## ARTICLE
——

Original URL: https://www.theregister.com/2001/01/10/p4_mihocka_has_attacks1/

P4 Mihocka has attacks on him shocka

Everything not as it seems

By Mike Magee

Posted in Bootnotes, 10th January 2001 13:48 GMT

Readers Write Mr Mihocka's lengthy piece slamming the Intel Pentium 4 platform as a crock of doodoo at the end of a sepia rainbow yesterday drew a big response from our readership.

Even the Citizen himself pitched in, in response to a detailed rebuttal prepared by a reader. And if you're not interested in programming, you can stop reading here, OK?

Also, if you're a little confused as to whether to buy a Pentium 4 or not, and are just an ordinary punter on the Clapham Omnibus, then much of the following won't help, we're very much afraid. No sir. You should read our rather excellent Buyer's Guide.

Pentium 4 Xeons but who needs the P4?
There has to be a P4 Xeon sooner rather than later, and it has to kick massive butt over the earlier Xeons. The only way I see to do it is to put back into the P4 all that was stripped, and maybe more.

But I'm not holding my breath. My current machine, with dual Celeron 366s overclocked to 550, will last until I get my next machine, which will have dual DDR Athlons (when they finally arrive). And that, in turn, should tide me over nicely until the Sledgehammer debuts.

Since I run only Linux these days (with Wine/Win4Lin/Plex86/VmWare when needed for my few Windows apps, mainly Office 95 and MathCad 8), and since all the next-generation processors (Alpha, Itanium, Sledgehammer) will run Linux before they run any native MS OS, who needs the P4?

Citizen Mihocka replies to a senior programmer at a big games firm

Programmer Just a couple of points about the P4 article. Mistake #2 - The memory bandwidth of the P4 is far and above any > x86 cpu todate (2-3 times more than an Athlon or P3) - it makes little sense to have a L3 cache at the present time for the relative performance gain it would give for most applications - the P4 is not intended to be a replacement for a Xeon.

Mihocka Why? The original spec for the Pentium 4 sure as heck made it a Xeon class processor. Now it's basically a very expensive consumer-level non-SMP game machine.

Programmer And your opinion is biased because a large L3 cache is good for an emulator such as yours. I'm sorry but memory bandwidth is where its at for multimedia - just take look at the design of PS2 or XBOX and understand!

——

Write the next part of the article on reader responses to Mihocka's Pentium 4 criticism, picking up after its last line. The rows that come next are separate material, unrelated to the article.

(Rows from a segmentation dataset)
——

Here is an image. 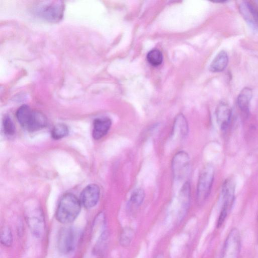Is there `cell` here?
I'll use <instances>...</instances> for the list:
<instances>
[{"label": "cell", "mask_w": 258, "mask_h": 258, "mask_svg": "<svg viewBox=\"0 0 258 258\" xmlns=\"http://www.w3.org/2000/svg\"><path fill=\"white\" fill-rule=\"evenodd\" d=\"M232 116L230 106L224 102H220L216 109L217 123L221 130L224 131L228 127Z\"/></svg>", "instance_id": "obj_11"}, {"label": "cell", "mask_w": 258, "mask_h": 258, "mask_svg": "<svg viewBox=\"0 0 258 258\" xmlns=\"http://www.w3.org/2000/svg\"><path fill=\"white\" fill-rule=\"evenodd\" d=\"M135 236L134 230L131 227H126L121 231L119 237V242L120 245L123 247H128Z\"/></svg>", "instance_id": "obj_17"}, {"label": "cell", "mask_w": 258, "mask_h": 258, "mask_svg": "<svg viewBox=\"0 0 258 258\" xmlns=\"http://www.w3.org/2000/svg\"><path fill=\"white\" fill-rule=\"evenodd\" d=\"M111 120L107 117L96 118L93 122L92 137L95 140H99L105 136L111 126Z\"/></svg>", "instance_id": "obj_12"}, {"label": "cell", "mask_w": 258, "mask_h": 258, "mask_svg": "<svg viewBox=\"0 0 258 258\" xmlns=\"http://www.w3.org/2000/svg\"><path fill=\"white\" fill-rule=\"evenodd\" d=\"M148 62L153 67L160 66L163 61L162 52L157 49H153L147 55Z\"/></svg>", "instance_id": "obj_18"}, {"label": "cell", "mask_w": 258, "mask_h": 258, "mask_svg": "<svg viewBox=\"0 0 258 258\" xmlns=\"http://www.w3.org/2000/svg\"><path fill=\"white\" fill-rule=\"evenodd\" d=\"M99 187L95 184L87 186L80 195L81 204L87 209H91L97 204L100 198Z\"/></svg>", "instance_id": "obj_9"}, {"label": "cell", "mask_w": 258, "mask_h": 258, "mask_svg": "<svg viewBox=\"0 0 258 258\" xmlns=\"http://www.w3.org/2000/svg\"><path fill=\"white\" fill-rule=\"evenodd\" d=\"M64 9L63 3L60 1H42L35 8L36 13L39 17L51 22L61 20Z\"/></svg>", "instance_id": "obj_3"}, {"label": "cell", "mask_w": 258, "mask_h": 258, "mask_svg": "<svg viewBox=\"0 0 258 258\" xmlns=\"http://www.w3.org/2000/svg\"><path fill=\"white\" fill-rule=\"evenodd\" d=\"M76 230L72 227H65L59 231L57 237V247L60 253L68 254L75 248L78 240Z\"/></svg>", "instance_id": "obj_5"}, {"label": "cell", "mask_w": 258, "mask_h": 258, "mask_svg": "<svg viewBox=\"0 0 258 258\" xmlns=\"http://www.w3.org/2000/svg\"><path fill=\"white\" fill-rule=\"evenodd\" d=\"M228 63V56L227 52L222 50L215 57L210 64V71L213 73L222 72L226 68Z\"/></svg>", "instance_id": "obj_16"}, {"label": "cell", "mask_w": 258, "mask_h": 258, "mask_svg": "<svg viewBox=\"0 0 258 258\" xmlns=\"http://www.w3.org/2000/svg\"><path fill=\"white\" fill-rule=\"evenodd\" d=\"M190 163L189 156L185 151H180L174 155L171 162V169L175 179L180 180L187 176Z\"/></svg>", "instance_id": "obj_6"}, {"label": "cell", "mask_w": 258, "mask_h": 258, "mask_svg": "<svg viewBox=\"0 0 258 258\" xmlns=\"http://www.w3.org/2000/svg\"><path fill=\"white\" fill-rule=\"evenodd\" d=\"M4 130L8 136H12L15 132V126L10 117H6L3 121Z\"/></svg>", "instance_id": "obj_22"}, {"label": "cell", "mask_w": 258, "mask_h": 258, "mask_svg": "<svg viewBox=\"0 0 258 258\" xmlns=\"http://www.w3.org/2000/svg\"><path fill=\"white\" fill-rule=\"evenodd\" d=\"M69 134L68 126L63 123H58L54 126L51 131V137L54 140L61 139Z\"/></svg>", "instance_id": "obj_20"}, {"label": "cell", "mask_w": 258, "mask_h": 258, "mask_svg": "<svg viewBox=\"0 0 258 258\" xmlns=\"http://www.w3.org/2000/svg\"><path fill=\"white\" fill-rule=\"evenodd\" d=\"M27 224L31 233L36 237H42L45 230V224L42 212L36 208L28 210L26 213Z\"/></svg>", "instance_id": "obj_7"}, {"label": "cell", "mask_w": 258, "mask_h": 258, "mask_svg": "<svg viewBox=\"0 0 258 258\" xmlns=\"http://www.w3.org/2000/svg\"><path fill=\"white\" fill-rule=\"evenodd\" d=\"M145 196L144 189L142 188L135 189L132 193L130 203L131 205L135 207H139L143 203Z\"/></svg>", "instance_id": "obj_19"}, {"label": "cell", "mask_w": 258, "mask_h": 258, "mask_svg": "<svg viewBox=\"0 0 258 258\" xmlns=\"http://www.w3.org/2000/svg\"><path fill=\"white\" fill-rule=\"evenodd\" d=\"M16 117L22 126L29 132H34L47 125V118L41 112L23 105L17 110Z\"/></svg>", "instance_id": "obj_2"}, {"label": "cell", "mask_w": 258, "mask_h": 258, "mask_svg": "<svg viewBox=\"0 0 258 258\" xmlns=\"http://www.w3.org/2000/svg\"><path fill=\"white\" fill-rule=\"evenodd\" d=\"M240 249V237L238 230L232 229L224 242L222 258H237Z\"/></svg>", "instance_id": "obj_8"}, {"label": "cell", "mask_w": 258, "mask_h": 258, "mask_svg": "<svg viewBox=\"0 0 258 258\" xmlns=\"http://www.w3.org/2000/svg\"><path fill=\"white\" fill-rule=\"evenodd\" d=\"M155 258H164V257L162 253H159L155 257Z\"/></svg>", "instance_id": "obj_23"}, {"label": "cell", "mask_w": 258, "mask_h": 258, "mask_svg": "<svg viewBox=\"0 0 258 258\" xmlns=\"http://www.w3.org/2000/svg\"><path fill=\"white\" fill-rule=\"evenodd\" d=\"M235 182L234 178L229 177L224 182L222 187V197L223 204L222 208L229 211L234 202V192Z\"/></svg>", "instance_id": "obj_10"}, {"label": "cell", "mask_w": 258, "mask_h": 258, "mask_svg": "<svg viewBox=\"0 0 258 258\" xmlns=\"http://www.w3.org/2000/svg\"><path fill=\"white\" fill-rule=\"evenodd\" d=\"M173 137L180 139H184L188 134V122L182 114H178L175 118L172 131Z\"/></svg>", "instance_id": "obj_13"}, {"label": "cell", "mask_w": 258, "mask_h": 258, "mask_svg": "<svg viewBox=\"0 0 258 258\" xmlns=\"http://www.w3.org/2000/svg\"><path fill=\"white\" fill-rule=\"evenodd\" d=\"M81 203L74 195L66 194L61 198L55 213L57 220L64 224L73 222L79 215Z\"/></svg>", "instance_id": "obj_1"}, {"label": "cell", "mask_w": 258, "mask_h": 258, "mask_svg": "<svg viewBox=\"0 0 258 258\" xmlns=\"http://www.w3.org/2000/svg\"><path fill=\"white\" fill-rule=\"evenodd\" d=\"M214 178V168L211 164H206L202 169L197 188V201L202 204L209 197Z\"/></svg>", "instance_id": "obj_4"}, {"label": "cell", "mask_w": 258, "mask_h": 258, "mask_svg": "<svg viewBox=\"0 0 258 258\" xmlns=\"http://www.w3.org/2000/svg\"><path fill=\"white\" fill-rule=\"evenodd\" d=\"M252 97V90L249 87L243 88L239 93L237 102L239 109L245 114H248L249 104Z\"/></svg>", "instance_id": "obj_14"}, {"label": "cell", "mask_w": 258, "mask_h": 258, "mask_svg": "<svg viewBox=\"0 0 258 258\" xmlns=\"http://www.w3.org/2000/svg\"><path fill=\"white\" fill-rule=\"evenodd\" d=\"M243 15L253 25L258 26V8L251 2H244L240 8Z\"/></svg>", "instance_id": "obj_15"}, {"label": "cell", "mask_w": 258, "mask_h": 258, "mask_svg": "<svg viewBox=\"0 0 258 258\" xmlns=\"http://www.w3.org/2000/svg\"><path fill=\"white\" fill-rule=\"evenodd\" d=\"M13 237L12 231L9 226H5L2 230L1 234V242L6 247L12 245Z\"/></svg>", "instance_id": "obj_21"}]
</instances>
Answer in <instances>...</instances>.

——

## WRITTEN REPLY
Mihocka Not at all, my emulators have an extremely small working set because I've tuned them in assembly. There is virtually no performace degredation in my emulators between a Celeron with 128K cache and 66 Mhz FSB and a Pentium II with 512K cache and 100 MHz FSB. I verified this between a 366 Mhz Celeron and a 400 MHz Pentium II. So the L2 or L3 cache size is pretty much irrelevant as far as my emulators go since they are not heavily memory intensive. The code is under 400K in size and hand optimized to have a lot of locality. The emulator core code and the data working set easily fit in 128K of memory. Remember, I come from the days when real programmers coded in assembly and you could fit an entire video game on an 8K ROMs.

Programmer Mistake #3 - "Decoder is crippled" - the trace cache provides a 95% instruction hit rate - so given a single decode per clock the average slowdown for this 'feature in the real world is about 1.66% (5/3) ..... Decoders take a lot of silicon space, so the trace cache is a very good design compromise, not a bad one - (with the die shrink to 0.13 micron I would imagine the trace cache will probably be increased in size or the compression of the micro-ops improved to reduce this 'massive' slowdown).

Mihocka I have to totally disagree with that math. Using the 4-1-1 rule and optimization technique, the Pentium III can decode 3 instructions and 3 micro-ops per cycle. That same code takes 3 cycles to decode on Pentium 4. Now, when you have a cache miss, you don't just miss one instruction, you typically miss an entire function or at least an entire basic block. Say you miss a basic block of 10 instructions. That will decode in 4 to 10 cycles on Pentium III (closer to 4 if the code uses mostly 1 micro-op instructions) vs. a fixed 10 on the Pentium 4. That's an average of say, 3 cycles per 5% of the instructions. Even at an execution rate of 1 instruction per cycle, that's a 3% penatly. More optimized code that executes multiple instructions per cycle that translated to a bigger penalty. So the better you optimize your code, the more the decoder limitation hurts you.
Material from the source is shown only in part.